### Instructions to follow
How many lines in the entries below contain the word "first"? Reply with the number only.

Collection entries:
╭──
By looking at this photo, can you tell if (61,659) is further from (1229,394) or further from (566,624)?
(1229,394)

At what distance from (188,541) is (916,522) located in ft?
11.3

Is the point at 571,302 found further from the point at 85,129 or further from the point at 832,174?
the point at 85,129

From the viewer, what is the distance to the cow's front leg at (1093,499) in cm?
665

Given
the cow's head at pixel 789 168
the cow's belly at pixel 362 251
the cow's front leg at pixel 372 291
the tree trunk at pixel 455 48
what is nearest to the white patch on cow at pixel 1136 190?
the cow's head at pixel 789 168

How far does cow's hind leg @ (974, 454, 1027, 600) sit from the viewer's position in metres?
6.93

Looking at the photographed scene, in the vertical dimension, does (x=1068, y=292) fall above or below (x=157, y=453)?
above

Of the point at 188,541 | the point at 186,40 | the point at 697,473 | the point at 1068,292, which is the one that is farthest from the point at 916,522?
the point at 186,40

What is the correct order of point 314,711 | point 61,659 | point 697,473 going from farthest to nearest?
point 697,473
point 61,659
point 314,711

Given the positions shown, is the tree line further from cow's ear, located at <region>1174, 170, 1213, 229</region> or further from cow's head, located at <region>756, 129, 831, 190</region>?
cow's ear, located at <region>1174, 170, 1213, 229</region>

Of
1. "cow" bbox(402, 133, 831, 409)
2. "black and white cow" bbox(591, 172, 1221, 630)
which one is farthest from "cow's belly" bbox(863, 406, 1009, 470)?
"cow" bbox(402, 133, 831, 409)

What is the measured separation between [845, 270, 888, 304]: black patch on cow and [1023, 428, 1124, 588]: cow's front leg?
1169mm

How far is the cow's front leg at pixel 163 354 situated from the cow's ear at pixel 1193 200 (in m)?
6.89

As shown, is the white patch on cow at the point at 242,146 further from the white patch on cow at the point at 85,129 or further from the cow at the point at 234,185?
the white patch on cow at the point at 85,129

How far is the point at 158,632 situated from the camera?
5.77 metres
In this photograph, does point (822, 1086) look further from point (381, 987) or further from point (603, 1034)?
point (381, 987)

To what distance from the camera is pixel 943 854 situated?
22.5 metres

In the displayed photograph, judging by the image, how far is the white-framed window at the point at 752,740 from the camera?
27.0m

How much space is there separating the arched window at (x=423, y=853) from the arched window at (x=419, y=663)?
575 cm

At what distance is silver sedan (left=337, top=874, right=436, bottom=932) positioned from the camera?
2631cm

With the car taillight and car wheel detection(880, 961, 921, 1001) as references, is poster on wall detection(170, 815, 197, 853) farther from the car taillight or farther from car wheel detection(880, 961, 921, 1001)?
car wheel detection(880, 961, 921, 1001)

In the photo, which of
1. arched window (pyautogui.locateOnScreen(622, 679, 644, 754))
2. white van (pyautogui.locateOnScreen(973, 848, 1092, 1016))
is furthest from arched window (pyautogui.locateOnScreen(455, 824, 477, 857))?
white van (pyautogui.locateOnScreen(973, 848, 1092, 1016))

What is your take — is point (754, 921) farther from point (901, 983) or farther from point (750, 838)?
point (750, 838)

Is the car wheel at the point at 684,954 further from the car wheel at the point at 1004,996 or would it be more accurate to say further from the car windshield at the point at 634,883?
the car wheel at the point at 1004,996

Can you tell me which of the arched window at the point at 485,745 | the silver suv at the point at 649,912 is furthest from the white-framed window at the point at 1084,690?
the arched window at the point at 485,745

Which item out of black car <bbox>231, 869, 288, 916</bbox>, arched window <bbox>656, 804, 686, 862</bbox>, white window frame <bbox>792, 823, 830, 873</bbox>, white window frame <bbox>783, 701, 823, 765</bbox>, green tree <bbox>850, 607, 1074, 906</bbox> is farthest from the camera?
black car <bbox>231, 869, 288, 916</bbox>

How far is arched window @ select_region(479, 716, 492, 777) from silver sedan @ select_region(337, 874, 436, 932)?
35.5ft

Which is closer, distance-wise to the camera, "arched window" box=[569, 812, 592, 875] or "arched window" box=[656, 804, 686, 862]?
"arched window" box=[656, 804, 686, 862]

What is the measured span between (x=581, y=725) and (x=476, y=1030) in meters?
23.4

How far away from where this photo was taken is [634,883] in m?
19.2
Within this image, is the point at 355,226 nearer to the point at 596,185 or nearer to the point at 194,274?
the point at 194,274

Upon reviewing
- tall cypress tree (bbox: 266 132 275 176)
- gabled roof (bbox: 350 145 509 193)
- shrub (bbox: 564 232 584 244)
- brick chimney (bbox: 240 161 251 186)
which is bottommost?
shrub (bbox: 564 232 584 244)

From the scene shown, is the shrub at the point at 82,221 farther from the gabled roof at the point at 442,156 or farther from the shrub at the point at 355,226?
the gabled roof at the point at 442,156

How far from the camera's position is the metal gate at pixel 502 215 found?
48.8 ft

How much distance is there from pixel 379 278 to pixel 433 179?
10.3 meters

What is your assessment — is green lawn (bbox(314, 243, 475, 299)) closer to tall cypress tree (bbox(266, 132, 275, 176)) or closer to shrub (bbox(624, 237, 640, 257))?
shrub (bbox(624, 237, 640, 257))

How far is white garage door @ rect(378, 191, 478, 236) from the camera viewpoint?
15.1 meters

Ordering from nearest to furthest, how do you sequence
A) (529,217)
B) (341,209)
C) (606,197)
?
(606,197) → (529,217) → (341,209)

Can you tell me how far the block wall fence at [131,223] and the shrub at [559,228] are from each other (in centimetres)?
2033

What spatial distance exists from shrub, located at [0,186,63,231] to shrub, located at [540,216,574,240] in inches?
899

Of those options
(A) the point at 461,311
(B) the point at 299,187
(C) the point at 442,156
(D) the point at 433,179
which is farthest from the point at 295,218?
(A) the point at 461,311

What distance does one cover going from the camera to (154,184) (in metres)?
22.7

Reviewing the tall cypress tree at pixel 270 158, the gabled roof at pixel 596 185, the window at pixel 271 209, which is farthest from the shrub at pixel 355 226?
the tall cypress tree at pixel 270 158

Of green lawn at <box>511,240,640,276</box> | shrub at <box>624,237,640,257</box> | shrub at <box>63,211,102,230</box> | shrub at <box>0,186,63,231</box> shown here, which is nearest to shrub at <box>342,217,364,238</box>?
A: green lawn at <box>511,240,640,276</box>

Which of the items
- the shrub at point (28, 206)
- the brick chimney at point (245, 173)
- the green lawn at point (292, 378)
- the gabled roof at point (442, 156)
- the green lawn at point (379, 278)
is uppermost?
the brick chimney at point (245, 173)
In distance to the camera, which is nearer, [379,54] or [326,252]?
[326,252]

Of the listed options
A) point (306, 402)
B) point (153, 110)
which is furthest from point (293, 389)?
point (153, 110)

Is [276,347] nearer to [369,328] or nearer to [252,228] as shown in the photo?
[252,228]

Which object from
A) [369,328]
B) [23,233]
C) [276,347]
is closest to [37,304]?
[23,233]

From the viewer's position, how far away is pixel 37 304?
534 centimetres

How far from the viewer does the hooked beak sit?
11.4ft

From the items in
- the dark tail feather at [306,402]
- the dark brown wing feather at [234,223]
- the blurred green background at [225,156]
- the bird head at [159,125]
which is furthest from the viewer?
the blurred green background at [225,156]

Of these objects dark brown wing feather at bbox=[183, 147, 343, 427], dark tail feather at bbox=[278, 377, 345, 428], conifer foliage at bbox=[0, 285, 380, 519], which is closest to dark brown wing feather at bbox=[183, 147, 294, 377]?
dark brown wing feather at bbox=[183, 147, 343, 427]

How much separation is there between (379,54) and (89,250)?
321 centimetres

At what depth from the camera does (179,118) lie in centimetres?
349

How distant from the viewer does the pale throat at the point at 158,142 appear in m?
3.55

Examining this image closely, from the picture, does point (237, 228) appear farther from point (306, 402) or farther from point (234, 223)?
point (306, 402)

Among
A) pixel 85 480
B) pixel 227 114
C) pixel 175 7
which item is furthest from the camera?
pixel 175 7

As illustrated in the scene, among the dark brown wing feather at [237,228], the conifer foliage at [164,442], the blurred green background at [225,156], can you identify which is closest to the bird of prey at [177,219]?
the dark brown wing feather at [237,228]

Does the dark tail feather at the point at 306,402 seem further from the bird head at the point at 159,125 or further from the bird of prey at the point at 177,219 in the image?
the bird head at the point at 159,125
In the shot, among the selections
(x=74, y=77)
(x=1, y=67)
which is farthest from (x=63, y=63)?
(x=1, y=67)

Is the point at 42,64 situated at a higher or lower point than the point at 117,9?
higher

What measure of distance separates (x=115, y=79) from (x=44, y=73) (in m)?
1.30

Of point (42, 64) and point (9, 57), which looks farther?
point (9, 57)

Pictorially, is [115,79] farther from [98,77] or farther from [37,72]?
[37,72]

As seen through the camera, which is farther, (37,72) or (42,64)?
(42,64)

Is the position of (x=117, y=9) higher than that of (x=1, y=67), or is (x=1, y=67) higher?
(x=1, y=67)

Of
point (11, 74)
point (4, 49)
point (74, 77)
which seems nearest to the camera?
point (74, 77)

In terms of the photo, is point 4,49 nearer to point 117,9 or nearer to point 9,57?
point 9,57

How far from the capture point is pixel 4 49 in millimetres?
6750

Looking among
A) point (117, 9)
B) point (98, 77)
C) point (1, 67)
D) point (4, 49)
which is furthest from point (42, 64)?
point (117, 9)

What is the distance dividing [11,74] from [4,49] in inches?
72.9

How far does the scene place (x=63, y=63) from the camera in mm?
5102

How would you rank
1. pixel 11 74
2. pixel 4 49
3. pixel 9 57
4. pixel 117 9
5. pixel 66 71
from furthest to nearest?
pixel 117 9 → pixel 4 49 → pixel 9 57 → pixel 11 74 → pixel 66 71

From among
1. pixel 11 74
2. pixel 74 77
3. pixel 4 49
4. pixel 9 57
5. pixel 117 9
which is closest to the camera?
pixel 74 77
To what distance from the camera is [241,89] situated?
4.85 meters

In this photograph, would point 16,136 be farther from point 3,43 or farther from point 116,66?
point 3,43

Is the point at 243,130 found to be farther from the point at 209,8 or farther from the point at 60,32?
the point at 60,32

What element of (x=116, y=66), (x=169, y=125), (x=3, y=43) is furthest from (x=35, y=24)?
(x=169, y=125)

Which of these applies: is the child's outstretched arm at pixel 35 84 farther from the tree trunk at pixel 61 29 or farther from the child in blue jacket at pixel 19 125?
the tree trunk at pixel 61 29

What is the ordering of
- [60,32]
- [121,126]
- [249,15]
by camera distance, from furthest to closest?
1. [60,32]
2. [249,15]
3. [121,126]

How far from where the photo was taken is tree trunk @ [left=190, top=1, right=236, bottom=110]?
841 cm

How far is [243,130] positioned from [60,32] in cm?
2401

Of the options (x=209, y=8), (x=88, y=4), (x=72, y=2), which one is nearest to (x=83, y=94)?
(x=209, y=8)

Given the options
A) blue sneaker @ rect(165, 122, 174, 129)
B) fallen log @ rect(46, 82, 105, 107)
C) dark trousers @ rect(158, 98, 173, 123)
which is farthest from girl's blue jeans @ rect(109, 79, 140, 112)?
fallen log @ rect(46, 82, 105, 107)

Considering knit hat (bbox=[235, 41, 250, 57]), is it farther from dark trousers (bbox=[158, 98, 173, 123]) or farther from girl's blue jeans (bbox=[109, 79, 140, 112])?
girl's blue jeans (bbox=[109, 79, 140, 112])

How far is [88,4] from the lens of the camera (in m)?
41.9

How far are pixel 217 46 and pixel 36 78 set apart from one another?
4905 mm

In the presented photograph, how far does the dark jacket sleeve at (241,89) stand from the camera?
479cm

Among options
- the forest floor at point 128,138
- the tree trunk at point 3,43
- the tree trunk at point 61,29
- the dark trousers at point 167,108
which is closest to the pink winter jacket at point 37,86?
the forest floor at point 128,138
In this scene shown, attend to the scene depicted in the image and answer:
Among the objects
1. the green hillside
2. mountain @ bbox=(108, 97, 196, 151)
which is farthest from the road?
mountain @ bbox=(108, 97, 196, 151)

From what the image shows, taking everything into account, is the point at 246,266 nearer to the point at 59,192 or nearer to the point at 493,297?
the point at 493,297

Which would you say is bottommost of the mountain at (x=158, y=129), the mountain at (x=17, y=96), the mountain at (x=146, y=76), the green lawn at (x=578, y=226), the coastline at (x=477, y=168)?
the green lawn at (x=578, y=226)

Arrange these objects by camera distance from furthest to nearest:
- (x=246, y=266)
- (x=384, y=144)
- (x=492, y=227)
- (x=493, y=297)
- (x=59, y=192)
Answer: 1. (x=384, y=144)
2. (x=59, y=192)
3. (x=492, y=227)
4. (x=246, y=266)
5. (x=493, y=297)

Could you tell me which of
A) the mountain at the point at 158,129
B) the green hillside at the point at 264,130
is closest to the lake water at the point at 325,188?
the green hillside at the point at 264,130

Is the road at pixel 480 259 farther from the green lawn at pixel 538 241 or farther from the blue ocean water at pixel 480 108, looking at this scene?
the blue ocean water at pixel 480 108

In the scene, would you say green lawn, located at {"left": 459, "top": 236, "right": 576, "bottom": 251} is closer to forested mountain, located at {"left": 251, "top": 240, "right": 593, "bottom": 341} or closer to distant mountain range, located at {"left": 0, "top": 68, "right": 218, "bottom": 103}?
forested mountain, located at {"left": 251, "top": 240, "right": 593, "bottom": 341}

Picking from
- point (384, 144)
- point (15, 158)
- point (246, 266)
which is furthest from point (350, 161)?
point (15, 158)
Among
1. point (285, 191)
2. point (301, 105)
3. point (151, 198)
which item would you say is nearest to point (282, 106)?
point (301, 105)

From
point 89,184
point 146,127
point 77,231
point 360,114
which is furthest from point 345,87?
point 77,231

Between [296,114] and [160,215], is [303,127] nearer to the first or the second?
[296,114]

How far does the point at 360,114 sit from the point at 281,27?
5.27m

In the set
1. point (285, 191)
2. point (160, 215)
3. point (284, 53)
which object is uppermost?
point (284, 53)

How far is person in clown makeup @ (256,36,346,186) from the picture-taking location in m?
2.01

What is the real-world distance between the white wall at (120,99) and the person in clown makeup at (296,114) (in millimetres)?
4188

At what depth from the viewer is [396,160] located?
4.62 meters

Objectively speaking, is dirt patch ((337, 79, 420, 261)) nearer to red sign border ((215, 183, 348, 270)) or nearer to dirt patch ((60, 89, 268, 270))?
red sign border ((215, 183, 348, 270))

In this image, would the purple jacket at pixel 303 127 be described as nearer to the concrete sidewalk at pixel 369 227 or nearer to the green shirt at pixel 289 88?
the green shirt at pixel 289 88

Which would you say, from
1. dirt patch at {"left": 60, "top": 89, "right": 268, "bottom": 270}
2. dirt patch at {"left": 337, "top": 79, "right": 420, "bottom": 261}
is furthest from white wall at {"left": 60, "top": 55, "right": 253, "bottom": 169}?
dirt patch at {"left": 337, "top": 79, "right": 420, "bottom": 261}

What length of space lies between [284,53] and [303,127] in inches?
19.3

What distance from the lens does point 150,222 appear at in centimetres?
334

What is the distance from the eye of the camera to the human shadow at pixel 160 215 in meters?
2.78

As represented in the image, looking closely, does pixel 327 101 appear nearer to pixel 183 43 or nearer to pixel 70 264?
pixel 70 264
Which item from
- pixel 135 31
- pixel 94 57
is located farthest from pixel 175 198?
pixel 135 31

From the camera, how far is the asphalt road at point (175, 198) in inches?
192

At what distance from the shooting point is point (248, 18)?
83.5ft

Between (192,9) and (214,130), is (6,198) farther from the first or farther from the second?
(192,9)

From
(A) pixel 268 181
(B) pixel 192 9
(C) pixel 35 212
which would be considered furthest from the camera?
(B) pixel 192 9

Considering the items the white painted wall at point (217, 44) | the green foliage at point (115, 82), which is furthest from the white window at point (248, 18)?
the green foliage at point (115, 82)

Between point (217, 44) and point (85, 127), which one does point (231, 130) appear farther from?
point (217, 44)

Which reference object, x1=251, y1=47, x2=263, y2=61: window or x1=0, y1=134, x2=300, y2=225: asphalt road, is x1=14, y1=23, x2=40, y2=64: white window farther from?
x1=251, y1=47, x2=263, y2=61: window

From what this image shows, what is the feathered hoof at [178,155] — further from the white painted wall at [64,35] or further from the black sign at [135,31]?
╰──
### Result
2